Brands that are struggling are often disconnected from their customers and their prospective customers.
These companies produce what they want to produce and they sell what they want to sell. The market can take it or leave it. Some of these brands can survive bad management, but not forever. These companies have a production mentality and they are leaving the door wide open for the competition to steal market share with a superior product or service. One of the best examples is a classic disaster. In the 1980s, Coca-Cola ruled the cola market, but Pepsi was gaining market share. The Pepsi Challenge urged consumers to compare the taste of Coke and Pepsi. As more people took the challenge, many people preferred Pepsi over Coke, which chipped away at the Coca-Cola brand. In response, Coca-Cola introduced New Coke in 1985 to deliver the sweeter taste that many consumers preferred about Pepsi. Coca-Cola failed to conduct market research to understand its customers and prospective customers. It also failed to test the new product adequately among its own customers. The new product and the marketing campaign was meant to take momentum away from Pepsi. Instead, the product change generated a backlash among Coke’s loyal customers. Within three months, Coca-Cola put the original Coke back on shelves under the name Coca-Cola Classic. The company continued to dilute its brand with New Coke until 2002. The damage was done.

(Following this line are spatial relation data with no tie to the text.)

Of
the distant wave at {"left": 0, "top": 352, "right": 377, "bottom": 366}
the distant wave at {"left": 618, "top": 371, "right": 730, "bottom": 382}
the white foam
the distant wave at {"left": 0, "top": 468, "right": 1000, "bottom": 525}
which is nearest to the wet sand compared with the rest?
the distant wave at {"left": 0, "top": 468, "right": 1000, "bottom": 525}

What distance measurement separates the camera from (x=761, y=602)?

Where did Coca-Cola go wrong? In an attempt to maintain its dominance, Coca-Cola lost sight of its brand and its customers. The Coke brand represented the traditions of the older generations and symbolized friendship and unity. Pepsi, on the other hand, appealed to the younger generation and kept in movement with the fast-paced change youth encouraged. When Coca-Cola introduced New Coke, it hoped to take the younger generations away from Pepsi. Coca-Cola abandoned its loyal consumers and learned an expensive lesson in the process. While Coca-Cola compared its new product to Pepsi, they never compared it to the original Coke recipe. If consumers had an opportunity to compare the original Coke and the New Coke, the outcome may have been different. That feedback would have given Coca-Cola a clearer perspective of what their consumers thought and what they wanted.
Always keep your most loyal consumers at the center of brand management. If a company loses the hearts and minds of current supporters, it risks losing the foundation of its business. Customers are the ones who control the success of any product or service in a competitive market.
Market research pays for itself in numerous ways, which is why market research should be an ongoing process.
Listen to your clients, especially the ones who walk away. It can be painful, but it can help you identify problems, trends and success stories. It can help you preserve market share and it can help you gain market share. Advocacy organizations can use market research to build relationships, boost membership and increase financial support. Listening is a powerful tool for most organizations.